# EF 400mm f/5.6L USM vs Tamron 150-600?



## sanjosedave (Dec 11, 2014)

I've started kicking the tires for a super telephoto - EF 400mm f/5.6L USM vs Tamron 150-600?

The reviews on Amazon for both are great. With either, I'd try a 2x III converter, which I already have.

I would be using it for sports, birds and wildlife at National Parks/wildlife refuges and zoos.

I will be using it with 60D/6D, which I have today, and maybe/probably later, the 7DII

Feedback?

Thx


----------



## dcm (Dec 11, 2014)

The Canon converters don't work with the Tamron.


----------



## tayassu (Dec 11, 2014)

I would forget the 2x converter, you'd have no AF on any Canon camera...
As good as the 400mm is optically, I'd never buy a telephoto lens without stabilisation. Never ever.
The Tamron would be a no-brainer for me there, although I'd consider the new Sigma 150-600's and the new Canon 100-400.


----------



## sdfreeland (Dec 11, 2014)

The Canon 2x won't even fit on the Tamron. You would have to use 3rd party like a kenko, but even then many of the kenkos would just give you an error. You have to find the correct version.

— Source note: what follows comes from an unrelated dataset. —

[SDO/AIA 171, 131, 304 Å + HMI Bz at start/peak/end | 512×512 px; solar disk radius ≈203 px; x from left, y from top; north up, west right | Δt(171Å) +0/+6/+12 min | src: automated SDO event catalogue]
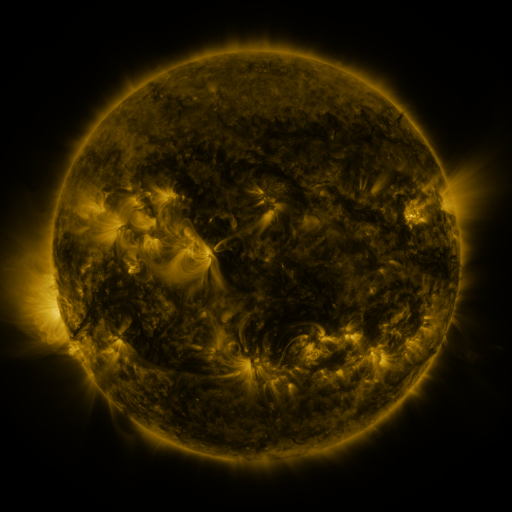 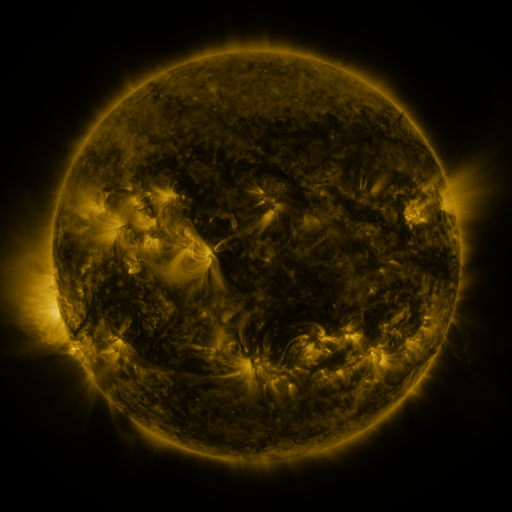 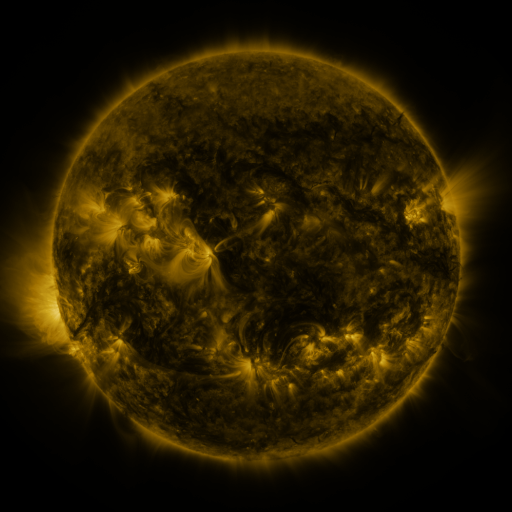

There are a some tests out there that show a 2x on a crop camera for lenses like these will give you the same quality as just doubling the size of the photo and cropping. The main difference you'll see between these two lenses is weight, focus speed and image stabilization. The 400 5.6 will be a lot lighter and compact with super quick focus. The Tamron has more reach but is a little bit slower in focusing and is larger. Optically the 400 5.6 at 400mm is slightly better, but for most real world scenarios the difference would be negligible. 

I have the 150-600mm now and would recommend it. It's pretty tough for birds in flight and fast moving objects at short distances, but it's still pretty good.


----------



## -Gamer- (Dec 11, 2014)

I have the Canon 400 f/5.6L with the 7D Mark ll, and am happy with the combination. It doesn't have image stabilization and the minimum focus distance is 11.5 feet, both of which are not a problem for me but it's something that might be an issue for you depending on your shooting conditions and hand holding technique. Could always rent both and try em' out and see which best suits you, there's also the new Canon 100-400 zoom. 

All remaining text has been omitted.